Su fría e insensible acusación está en línea con la de otro fanático de la dictadura, Sergio Diez, que se hizo tristemente famoso por ir a la ONU a afirmar que en Chile “no había detenidos desaparecidos”, así como con todos los montajes de la DINA y la CNI.

Hace pocos días, otra fanática de Pinochet, la diputada Camila Flores, acusó a la defensora de los derechos humanos, diputada Carmen Hertz, de haber llamado a la lucha armada y que la Brigada Ramona Parra había asesinado mucha gente.

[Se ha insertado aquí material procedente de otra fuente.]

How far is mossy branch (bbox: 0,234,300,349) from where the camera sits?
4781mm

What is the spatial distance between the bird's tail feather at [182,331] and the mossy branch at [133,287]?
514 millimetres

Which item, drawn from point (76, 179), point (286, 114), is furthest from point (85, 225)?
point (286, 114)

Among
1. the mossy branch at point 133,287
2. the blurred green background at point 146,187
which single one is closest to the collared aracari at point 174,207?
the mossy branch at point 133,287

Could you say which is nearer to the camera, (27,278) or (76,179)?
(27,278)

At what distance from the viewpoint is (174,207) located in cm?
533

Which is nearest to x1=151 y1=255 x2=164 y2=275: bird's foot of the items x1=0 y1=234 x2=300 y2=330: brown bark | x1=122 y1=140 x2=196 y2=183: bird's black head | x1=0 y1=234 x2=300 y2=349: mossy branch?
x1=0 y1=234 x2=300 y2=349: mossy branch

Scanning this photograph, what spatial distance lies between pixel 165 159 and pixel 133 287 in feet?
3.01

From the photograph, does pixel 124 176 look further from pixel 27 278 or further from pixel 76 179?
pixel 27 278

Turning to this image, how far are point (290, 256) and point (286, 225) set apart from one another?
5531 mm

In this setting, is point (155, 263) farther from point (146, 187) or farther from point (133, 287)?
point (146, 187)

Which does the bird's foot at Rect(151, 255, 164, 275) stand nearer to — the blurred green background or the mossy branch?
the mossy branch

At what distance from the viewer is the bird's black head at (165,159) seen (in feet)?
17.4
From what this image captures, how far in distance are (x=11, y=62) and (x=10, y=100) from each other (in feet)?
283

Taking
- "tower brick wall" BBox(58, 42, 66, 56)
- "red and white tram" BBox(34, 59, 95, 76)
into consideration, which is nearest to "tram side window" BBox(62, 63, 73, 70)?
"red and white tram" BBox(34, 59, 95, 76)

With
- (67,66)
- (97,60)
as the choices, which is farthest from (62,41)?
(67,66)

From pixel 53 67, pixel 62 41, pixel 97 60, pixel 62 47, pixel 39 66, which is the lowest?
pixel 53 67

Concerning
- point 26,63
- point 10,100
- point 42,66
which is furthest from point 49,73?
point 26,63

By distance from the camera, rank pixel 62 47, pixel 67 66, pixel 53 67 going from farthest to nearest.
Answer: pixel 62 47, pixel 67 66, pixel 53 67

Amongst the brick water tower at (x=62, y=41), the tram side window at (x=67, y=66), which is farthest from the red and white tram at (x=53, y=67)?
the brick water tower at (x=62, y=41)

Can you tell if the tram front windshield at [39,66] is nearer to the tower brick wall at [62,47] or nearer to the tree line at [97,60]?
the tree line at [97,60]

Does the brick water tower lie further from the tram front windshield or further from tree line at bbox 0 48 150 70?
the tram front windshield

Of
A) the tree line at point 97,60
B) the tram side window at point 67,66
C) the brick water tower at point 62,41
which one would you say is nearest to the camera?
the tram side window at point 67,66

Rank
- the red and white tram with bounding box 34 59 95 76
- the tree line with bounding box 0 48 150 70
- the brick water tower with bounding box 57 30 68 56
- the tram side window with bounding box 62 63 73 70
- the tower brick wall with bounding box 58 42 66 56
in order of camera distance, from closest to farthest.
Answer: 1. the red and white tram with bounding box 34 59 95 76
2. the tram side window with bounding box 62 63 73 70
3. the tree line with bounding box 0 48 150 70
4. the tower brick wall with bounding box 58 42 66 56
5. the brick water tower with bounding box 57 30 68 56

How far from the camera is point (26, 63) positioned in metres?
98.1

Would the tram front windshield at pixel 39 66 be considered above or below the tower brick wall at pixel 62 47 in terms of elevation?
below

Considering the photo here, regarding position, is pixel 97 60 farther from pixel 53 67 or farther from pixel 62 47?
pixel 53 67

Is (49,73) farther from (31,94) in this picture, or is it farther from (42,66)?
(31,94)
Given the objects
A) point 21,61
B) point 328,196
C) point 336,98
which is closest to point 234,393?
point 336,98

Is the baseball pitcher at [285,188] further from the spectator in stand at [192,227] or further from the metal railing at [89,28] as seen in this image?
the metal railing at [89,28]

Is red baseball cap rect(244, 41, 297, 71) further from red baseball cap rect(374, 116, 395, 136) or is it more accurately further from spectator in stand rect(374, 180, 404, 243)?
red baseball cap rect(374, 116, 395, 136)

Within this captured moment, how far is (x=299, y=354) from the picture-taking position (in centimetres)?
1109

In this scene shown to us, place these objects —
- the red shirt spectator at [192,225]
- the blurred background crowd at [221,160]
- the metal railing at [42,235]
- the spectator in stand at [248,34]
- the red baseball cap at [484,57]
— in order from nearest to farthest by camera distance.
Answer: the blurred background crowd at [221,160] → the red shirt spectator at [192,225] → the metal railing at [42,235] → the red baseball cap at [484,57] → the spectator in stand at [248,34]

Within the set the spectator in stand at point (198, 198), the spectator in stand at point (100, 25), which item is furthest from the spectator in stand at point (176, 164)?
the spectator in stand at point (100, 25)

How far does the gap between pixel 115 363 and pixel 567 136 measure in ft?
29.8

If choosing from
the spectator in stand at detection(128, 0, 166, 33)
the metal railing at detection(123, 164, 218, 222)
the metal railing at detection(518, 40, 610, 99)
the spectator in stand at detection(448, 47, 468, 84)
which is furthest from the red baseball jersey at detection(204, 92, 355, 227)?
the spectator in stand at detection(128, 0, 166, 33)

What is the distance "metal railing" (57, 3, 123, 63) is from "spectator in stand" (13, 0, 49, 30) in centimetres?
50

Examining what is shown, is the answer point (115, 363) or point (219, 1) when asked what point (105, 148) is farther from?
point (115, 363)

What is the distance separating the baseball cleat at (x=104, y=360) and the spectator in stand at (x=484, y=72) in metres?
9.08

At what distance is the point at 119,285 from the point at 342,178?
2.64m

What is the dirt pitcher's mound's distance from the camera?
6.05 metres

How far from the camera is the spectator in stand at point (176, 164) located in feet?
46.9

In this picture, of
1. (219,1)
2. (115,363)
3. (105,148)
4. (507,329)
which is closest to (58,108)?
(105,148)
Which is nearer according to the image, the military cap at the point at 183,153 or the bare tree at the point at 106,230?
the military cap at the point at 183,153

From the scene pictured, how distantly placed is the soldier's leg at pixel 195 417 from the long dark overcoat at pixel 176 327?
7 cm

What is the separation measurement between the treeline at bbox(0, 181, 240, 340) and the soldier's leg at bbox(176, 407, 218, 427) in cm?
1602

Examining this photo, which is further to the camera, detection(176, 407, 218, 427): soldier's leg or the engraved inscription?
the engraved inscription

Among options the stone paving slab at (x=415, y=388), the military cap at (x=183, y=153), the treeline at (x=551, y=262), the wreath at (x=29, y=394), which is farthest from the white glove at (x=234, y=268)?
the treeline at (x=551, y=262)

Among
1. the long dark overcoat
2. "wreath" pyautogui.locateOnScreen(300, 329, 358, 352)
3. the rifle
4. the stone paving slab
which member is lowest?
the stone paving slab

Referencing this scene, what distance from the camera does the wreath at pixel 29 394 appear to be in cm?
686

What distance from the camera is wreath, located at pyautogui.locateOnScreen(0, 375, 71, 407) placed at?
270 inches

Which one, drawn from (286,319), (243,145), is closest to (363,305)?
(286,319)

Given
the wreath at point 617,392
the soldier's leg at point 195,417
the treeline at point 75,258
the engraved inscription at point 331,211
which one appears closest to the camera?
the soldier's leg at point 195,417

Justamente hoy, en un cruce del destino, en los momentos en que muere una de las mujeres más emblemáticas en la lucha por la verdad y la justicia a raíz de los crímenes de Pinochet y sus secuaces, El Mercurio publica una nota perdida en las páginas interiores y en medio de un par de párrafos perdidos en la crónica, en que señala que lo informado por ese medio hace 45 años no se corresponde con la verdad judicial. Se trata del caso del asesinato de tres chilenos en octubre de 1973, fusilados en un muro de la Escuela Haití en la comuna de Santiago. El diario de derecha indica que publicó en ese tiempo un comunicado redactado por la dictadura, que indicaba que ellos murieron en un enfrentamiento a tiros como una patrulla militar, en circunstancias que la Corte Suprema estableció que fueron ejecutados en la vía pública, sin provocación alguna. Un reconocimiento tardío, silencioso, minúsculo, después de haber hecho tanto daño al Gobierno de Allende y al pueblo chileno, obligado a hacer por la claridad y lo inobjetable de la sentencia judicial.

Se trata entonces, de un claro contraste entre el negacionismo de la derecha, que perdura hasta hoy y que se reproduce incluso entre sus jóvenes y fanáticos miembros, y el perenne y profundo legado de lucha y consecuencia de nuestra querida Anita González, que hoy nos ha dejado.